Task details ▸ Print only the line with "What is the space" and the lines after it, ending with the last line of the material, each exactly as it stands.

Material for this task ▸
- - -
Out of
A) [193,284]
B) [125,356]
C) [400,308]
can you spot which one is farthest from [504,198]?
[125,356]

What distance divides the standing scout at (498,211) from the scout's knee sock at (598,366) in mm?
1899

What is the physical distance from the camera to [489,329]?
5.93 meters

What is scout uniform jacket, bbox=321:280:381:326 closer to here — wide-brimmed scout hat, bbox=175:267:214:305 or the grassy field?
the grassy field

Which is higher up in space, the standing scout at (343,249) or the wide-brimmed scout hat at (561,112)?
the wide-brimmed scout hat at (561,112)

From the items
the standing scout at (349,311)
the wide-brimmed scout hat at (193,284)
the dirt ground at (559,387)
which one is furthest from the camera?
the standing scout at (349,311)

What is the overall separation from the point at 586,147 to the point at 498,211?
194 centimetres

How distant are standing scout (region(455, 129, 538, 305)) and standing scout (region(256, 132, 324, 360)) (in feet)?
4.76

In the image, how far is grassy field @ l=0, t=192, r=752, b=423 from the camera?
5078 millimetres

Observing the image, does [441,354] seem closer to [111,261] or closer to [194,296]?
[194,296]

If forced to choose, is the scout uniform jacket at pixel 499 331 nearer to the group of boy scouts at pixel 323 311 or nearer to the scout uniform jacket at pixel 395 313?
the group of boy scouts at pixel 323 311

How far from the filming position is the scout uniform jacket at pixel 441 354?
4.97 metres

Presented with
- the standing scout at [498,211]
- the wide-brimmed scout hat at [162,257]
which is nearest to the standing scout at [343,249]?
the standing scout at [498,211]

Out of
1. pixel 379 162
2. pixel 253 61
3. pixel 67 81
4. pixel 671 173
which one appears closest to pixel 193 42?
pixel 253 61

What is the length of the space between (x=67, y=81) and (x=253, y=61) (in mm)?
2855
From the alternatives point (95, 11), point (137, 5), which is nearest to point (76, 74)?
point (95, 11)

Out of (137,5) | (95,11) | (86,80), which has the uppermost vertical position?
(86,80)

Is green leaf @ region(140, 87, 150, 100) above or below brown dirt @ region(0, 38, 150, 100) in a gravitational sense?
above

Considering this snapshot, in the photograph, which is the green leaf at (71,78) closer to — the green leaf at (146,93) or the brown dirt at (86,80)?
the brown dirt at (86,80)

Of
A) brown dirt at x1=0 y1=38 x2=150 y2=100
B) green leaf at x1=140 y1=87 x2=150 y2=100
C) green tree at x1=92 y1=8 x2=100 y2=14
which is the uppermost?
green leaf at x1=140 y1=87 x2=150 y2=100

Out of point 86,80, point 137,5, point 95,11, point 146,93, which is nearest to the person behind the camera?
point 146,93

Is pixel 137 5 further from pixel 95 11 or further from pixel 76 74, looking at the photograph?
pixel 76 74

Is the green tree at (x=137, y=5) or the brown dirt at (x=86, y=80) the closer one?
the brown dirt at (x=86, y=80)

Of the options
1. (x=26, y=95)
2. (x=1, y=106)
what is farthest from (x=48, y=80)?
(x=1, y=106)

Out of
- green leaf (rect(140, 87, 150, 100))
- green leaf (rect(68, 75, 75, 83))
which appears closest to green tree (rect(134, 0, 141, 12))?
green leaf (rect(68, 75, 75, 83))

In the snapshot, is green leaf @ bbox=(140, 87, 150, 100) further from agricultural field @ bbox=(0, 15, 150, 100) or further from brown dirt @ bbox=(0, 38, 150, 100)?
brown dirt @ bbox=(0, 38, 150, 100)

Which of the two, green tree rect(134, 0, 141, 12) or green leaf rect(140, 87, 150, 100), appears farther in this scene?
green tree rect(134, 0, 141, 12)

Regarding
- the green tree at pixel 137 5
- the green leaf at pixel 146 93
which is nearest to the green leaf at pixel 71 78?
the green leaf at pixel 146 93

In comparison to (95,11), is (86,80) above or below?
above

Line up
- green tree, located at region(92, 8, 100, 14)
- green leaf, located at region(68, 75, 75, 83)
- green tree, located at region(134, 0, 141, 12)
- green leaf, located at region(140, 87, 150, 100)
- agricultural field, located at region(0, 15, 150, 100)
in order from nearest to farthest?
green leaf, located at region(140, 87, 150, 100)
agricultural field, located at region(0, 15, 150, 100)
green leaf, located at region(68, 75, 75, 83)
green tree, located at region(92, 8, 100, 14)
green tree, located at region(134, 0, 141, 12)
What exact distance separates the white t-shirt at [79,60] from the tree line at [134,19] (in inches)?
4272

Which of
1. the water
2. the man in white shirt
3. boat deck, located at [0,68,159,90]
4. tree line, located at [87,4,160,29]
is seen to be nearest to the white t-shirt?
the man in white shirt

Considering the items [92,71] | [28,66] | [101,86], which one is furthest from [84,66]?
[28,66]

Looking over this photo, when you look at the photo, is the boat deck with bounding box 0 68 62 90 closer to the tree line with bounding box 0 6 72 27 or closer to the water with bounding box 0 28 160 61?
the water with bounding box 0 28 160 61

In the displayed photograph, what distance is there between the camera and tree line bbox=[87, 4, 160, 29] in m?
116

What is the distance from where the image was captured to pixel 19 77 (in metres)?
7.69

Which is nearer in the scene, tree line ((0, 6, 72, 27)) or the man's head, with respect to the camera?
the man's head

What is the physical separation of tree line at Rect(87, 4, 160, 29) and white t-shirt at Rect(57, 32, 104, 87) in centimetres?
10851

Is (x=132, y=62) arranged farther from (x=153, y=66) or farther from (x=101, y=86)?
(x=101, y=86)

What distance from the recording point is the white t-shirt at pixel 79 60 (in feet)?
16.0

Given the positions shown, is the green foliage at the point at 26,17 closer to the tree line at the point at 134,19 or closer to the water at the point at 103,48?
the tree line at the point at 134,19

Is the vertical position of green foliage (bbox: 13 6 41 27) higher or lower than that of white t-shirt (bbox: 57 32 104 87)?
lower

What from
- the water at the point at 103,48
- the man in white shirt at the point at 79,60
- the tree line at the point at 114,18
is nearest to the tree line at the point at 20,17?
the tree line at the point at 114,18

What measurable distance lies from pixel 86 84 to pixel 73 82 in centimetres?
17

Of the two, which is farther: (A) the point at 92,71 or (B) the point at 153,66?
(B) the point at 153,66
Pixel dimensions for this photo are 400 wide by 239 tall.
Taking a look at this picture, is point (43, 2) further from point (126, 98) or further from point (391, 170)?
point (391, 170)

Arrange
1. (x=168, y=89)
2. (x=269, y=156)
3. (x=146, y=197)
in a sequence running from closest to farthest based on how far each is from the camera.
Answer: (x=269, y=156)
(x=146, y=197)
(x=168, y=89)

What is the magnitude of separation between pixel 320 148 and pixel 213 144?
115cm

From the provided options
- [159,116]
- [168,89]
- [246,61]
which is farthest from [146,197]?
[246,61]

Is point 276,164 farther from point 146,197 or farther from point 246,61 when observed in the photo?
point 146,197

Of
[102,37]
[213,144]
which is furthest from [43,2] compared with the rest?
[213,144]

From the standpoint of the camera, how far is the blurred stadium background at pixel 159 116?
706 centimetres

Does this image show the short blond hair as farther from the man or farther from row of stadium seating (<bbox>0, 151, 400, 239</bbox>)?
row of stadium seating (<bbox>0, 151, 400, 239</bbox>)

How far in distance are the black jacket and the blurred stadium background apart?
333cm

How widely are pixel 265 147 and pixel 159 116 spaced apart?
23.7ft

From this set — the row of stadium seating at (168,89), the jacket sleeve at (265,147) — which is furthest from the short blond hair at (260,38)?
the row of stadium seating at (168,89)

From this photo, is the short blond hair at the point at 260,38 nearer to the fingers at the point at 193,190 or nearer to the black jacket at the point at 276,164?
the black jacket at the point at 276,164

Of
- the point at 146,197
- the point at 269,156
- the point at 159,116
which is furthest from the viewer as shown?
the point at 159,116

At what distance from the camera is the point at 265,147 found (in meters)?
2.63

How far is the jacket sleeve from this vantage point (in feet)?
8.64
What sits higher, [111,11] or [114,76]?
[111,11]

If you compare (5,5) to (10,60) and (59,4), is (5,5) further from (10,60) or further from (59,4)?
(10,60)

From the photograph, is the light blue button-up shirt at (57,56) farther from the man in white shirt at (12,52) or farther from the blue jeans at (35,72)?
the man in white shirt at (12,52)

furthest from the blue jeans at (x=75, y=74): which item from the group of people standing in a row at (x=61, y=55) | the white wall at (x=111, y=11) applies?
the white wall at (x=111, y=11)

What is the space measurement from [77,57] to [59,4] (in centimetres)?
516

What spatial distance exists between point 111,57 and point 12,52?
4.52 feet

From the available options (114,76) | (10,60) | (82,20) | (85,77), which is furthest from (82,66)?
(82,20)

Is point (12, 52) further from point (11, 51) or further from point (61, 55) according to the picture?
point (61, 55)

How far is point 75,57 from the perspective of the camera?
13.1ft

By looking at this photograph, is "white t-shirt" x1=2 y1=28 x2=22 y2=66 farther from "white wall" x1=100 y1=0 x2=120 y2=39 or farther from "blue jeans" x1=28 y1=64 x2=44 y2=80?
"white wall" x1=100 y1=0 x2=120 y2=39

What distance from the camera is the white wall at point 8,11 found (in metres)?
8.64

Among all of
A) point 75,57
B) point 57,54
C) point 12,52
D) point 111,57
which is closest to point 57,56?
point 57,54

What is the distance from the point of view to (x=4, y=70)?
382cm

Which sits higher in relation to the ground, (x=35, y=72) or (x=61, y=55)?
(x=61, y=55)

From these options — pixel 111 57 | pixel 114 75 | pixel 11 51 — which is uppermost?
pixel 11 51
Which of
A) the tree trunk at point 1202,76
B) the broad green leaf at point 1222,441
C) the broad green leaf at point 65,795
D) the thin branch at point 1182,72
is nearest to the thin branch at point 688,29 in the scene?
- - -
Exercise response ▸
What is the space measurement from [77,57] to [59,4] (in centimetres)?
516

What spatial distance exists between point 111,57 and point 12,52?
4.52 feet

From the available options (114,76) | (10,60) | (82,20) | (85,77), which is furthest from (82,66)?
(82,20)

Is point (12, 52) further from point (11, 51) or further from point (61, 55) according to the picture?
point (61, 55)

How far is point 75,57 from the perspective of the camera?
13.1ft

By looking at this photograph, is "white t-shirt" x1=2 y1=28 x2=22 y2=66 farther from "white wall" x1=100 y1=0 x2=120 y2=39 or farther from "blue jeans" x1=28 y1=64 x2=44 y2=80?
"white wall" x1=100 y1=0 x2=120 y2=39

What distance from the camera is the white wall at point 8,11 found (in metres)?
8.64

Among all of
A) point 75,57
B) point 57,54
C) point 12,52
D) point 111,57
which is closest to point 57,56?
point 57,54

What is the distance from the point of view to (x=4, y=70)?
382cm

Which sits higher in relation to the ground, (x=35, y=72) or (x=61, y=55)?
(x=61, y=55)

From these options — pixel 111 57 | pixel 114 75 | pixel 11 51 — which is uppermost?
pixel 11 51
Which of
A) the tree trunk at point 1202,76
B) the broad green leaf at point 1222,441
C) the broad green leaf at point 65,795
D) the thin branch at point 1182,72
is nearest to the thin branch at point 688,29 in the scene?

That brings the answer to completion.